Required task
Repeat, exactly and completely, the material that follows. Omit the pictures.

--- START OF Task inputs ---

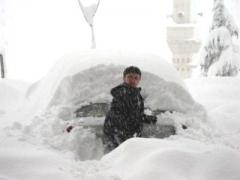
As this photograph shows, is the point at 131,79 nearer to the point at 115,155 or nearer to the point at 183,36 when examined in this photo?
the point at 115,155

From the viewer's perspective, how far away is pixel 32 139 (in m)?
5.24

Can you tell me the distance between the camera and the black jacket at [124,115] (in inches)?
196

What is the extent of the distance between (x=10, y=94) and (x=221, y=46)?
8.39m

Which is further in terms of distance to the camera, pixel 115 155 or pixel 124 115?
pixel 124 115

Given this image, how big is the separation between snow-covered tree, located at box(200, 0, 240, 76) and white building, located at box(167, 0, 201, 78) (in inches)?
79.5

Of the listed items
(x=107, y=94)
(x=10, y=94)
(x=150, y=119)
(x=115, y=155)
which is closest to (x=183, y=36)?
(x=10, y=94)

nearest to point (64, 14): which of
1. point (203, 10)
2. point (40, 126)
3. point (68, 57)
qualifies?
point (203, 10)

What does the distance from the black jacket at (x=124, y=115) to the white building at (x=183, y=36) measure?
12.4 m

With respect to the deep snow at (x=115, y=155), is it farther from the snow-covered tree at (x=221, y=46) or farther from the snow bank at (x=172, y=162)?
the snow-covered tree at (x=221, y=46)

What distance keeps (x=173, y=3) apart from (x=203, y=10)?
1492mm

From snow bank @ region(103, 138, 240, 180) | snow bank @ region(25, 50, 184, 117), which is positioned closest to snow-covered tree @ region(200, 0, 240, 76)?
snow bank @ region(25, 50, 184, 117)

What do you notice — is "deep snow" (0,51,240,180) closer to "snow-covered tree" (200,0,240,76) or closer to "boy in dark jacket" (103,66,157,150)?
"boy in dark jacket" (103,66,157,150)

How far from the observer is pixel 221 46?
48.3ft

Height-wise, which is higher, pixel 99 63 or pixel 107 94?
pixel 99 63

--- END OF Task inputs ---

In response
As this photograph shows, is the point at 131,79 nearer to the point at 115,155 or nearer to the point at 183,36 when examined in this photo?
the point at 115,155

From the viewer's perspective, how far away is pixel 32 139 (in m)?
5.24

Can you tell me the distance between the camera and the black jacket at [124,115] (in inches)?
196

What is the extent of the distance between (x=10, y=94) and (x=221, y=46)?
8.39m

Which is further in terms of distance to the camera, pixel 115 155 or pixel 124 115?
pixel 124 115

Given this image, how big is the separation between snow-covered tree, located at box(200, 0, 240, 76) and white building, located at box(167, 0, 201, 78) (in inches)?
79.5

Of the listed items
(x=107, y=94)
(x=10, y=94)
(x=150, y=119)
(x=115, y=155)
which is closest to (x=183, y=36)?
(x=10, y=94)

nearest to point (64, 14): which of
1. point (203, 10)
2. point (40, 126)
3. point (68, 57)
qualifies?
point (203, 10)

What does the distance from the black jacket at (x=124, y=115) to the white building at (x=183, y=36) measure?
12.4 m

With respect to the deep snow at (x=115, y=155), is it farther from the snow-covered tree at (x=221, y=46) or farther from the snow bank at (x=172, y=162)?
the snow-covered tree at (x=221, y=46)

What distance keeps (x=173, y=3) apart from (x=203, y=10)?
1492mm

From snow bank @ region(103, 138, 240, 180) | snow bank @ region(25, 50, 184, 117), which is positioned closest to snow-covered tree @ region(200, 0, 240, 76)?
snow bank @ region(25, 50, 184, 117)

What do you notice — is "deep snow" (0,51,240,180) closer to "snow-covered tree" (200,0,240,76) or closer to "boy in dark jacket" (103,66,157,150)?
"boy in dark jacket" (103,66,157,150)

How far from the observer is pixel 221 46?
48.3ft

Height-wise, which is higher, pixel 99 63 or pixel 107 94?
pixel 99 63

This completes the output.